Final answer:
By calculating the slopes of the sides and showing they are perpendicular to each other, and then doing the same for the diagonals, we have proved the quadrilateral is a rectangle, and its diagonals are also perpendicular to each other.
Step-by-step explanation:
To prove whether a quadrilateral with vertices (-1, 1), (2, 0), (3, 3), and (0, 4) is a rectangle, we need to show that the slopes of the sides that meet are perpendicular. The slope is determined by the formula (y2 - y1)/(x2 - x1), which represents the 'rise over run'. Let's calculate the slopes of each side:
- Side 1 (between (-1, 1) and (2, 0)): slope = (0 - 1) / (2 - (-1)) = -1 / 3
- Side 2 (between (2, 0) and (3, 3)): slope = (3 - 0) / (3 - 2) = 3
- Side 3 (between (3, 3) and (0, 4)): slope = (4 - 3) / (0 - 3) = 1 / -3
- Side 4 (between (0, 4) and (-1, 1)): slope = (1 - 4) / (-1 - 0) = -3
The slopes of Side 1 and Side 4, as well as Side 2 and Side 3, are negative reciprocals of each other, which indicates they are perpendicular. Hence, these sides meet at right angles, and the quadrilateral is a rectangle.

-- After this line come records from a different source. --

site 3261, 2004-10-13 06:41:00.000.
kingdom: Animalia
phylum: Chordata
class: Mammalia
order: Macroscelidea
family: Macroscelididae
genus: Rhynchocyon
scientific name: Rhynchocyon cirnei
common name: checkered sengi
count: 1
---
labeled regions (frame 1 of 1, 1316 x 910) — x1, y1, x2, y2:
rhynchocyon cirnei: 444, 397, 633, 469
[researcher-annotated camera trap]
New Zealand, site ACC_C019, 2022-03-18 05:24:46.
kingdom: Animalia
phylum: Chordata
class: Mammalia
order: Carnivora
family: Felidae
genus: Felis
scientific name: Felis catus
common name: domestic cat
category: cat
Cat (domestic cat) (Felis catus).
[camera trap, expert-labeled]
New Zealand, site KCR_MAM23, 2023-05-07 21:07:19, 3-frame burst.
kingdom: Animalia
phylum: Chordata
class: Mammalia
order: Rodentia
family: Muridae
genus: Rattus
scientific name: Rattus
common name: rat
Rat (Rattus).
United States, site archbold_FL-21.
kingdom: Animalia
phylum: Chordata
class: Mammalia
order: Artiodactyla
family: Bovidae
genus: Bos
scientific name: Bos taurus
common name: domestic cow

Now, let's find the slopes of the diagonals:
- Diagonal 1 (between (-1, 1) and (3, 3)): slope = (3 - 1) / (3 - (-1)) = 2 / 4 = 1/2
- Diagonal 2 (between (2, 0) and (0, 4)): slope = (4 - 0) / (0 - 2) = 4 / -2 = -2
The slopes of the diagonals are also negative reciprocals, which means that the diagonals are perpendicular to each other. This is another characteristic of a rectangle.
Considering the information provided, the answer is 'A. The diagonals of the rectangle are perpendicular'.